When each function is called, the six parameters are large arrays with 1M of elements. Each function is executed many times, and the minimum value is saved in a text file. The source codes of the Python, Julia, and C++ versions are available at GitHub - ziotom78/python-julia-c-: Speed comparison among Python/NumPy, Julia, and C++

Results are shown in this plot:

On the x axis, I report the number of parameters that have been actually used in the computation. So `x=2`

corresponds to function `f`

, `x=3`

to function `g`

, etc. On the y axis I report the minimum elapsed time as measured on my laptop (Lenovo Thinkpad Edge E540), a 64-bit system with 16 GB of RAM running Linux Mint 19 and GCC 7.3.0.

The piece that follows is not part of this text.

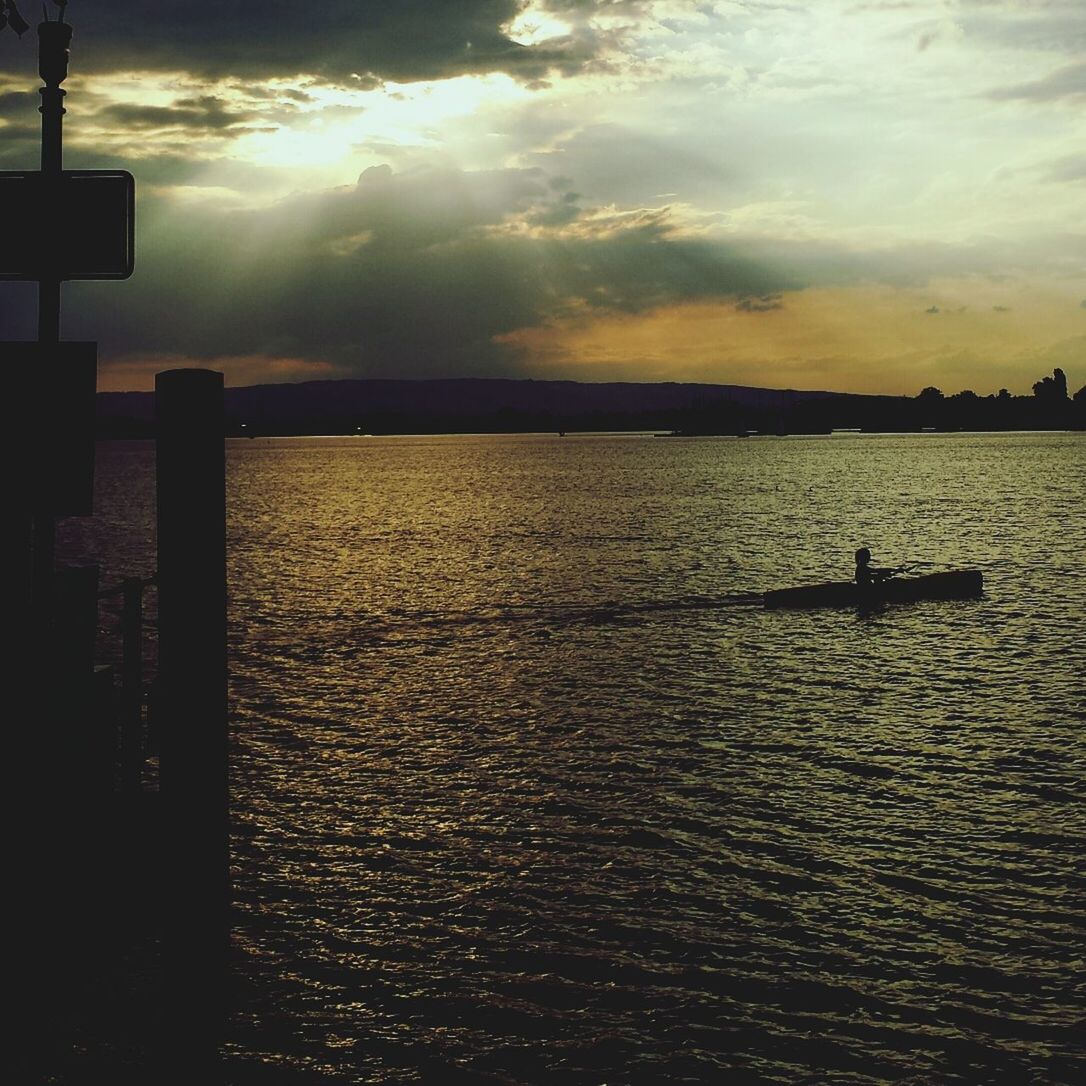 Silhouette person boating on river with cloud sky in background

There are a few things that seem reasonable:

- Julia is faster than Python
- Python scales badly, as it does not fuse loops
- Julia and C++ scale similarly

However, I cannot understand these features:

- Julia is significantly faster than C++, even when using
`-O3`

with`g++`

. In order to help C++, I cheated and modified the C++ code so that functions`f`

,`g`

, etc. no longer allocate the vector containing the result, which is instead allocated before the benchmark starts (see the code on GitHub). However, as you can see from the plot, Julia is still the best! - For
`n = 2`

, C++ is the slowest solution - The cases for
`n = 2`

and`n = 3`

show equal times in Julia; this is not a statistical fluctuation, as I repeated the test many times with varying number of runs. I wonder how this is possible.

Before showing this plot at ADASS, I would really like to understand everything. Can anybody give me some clue?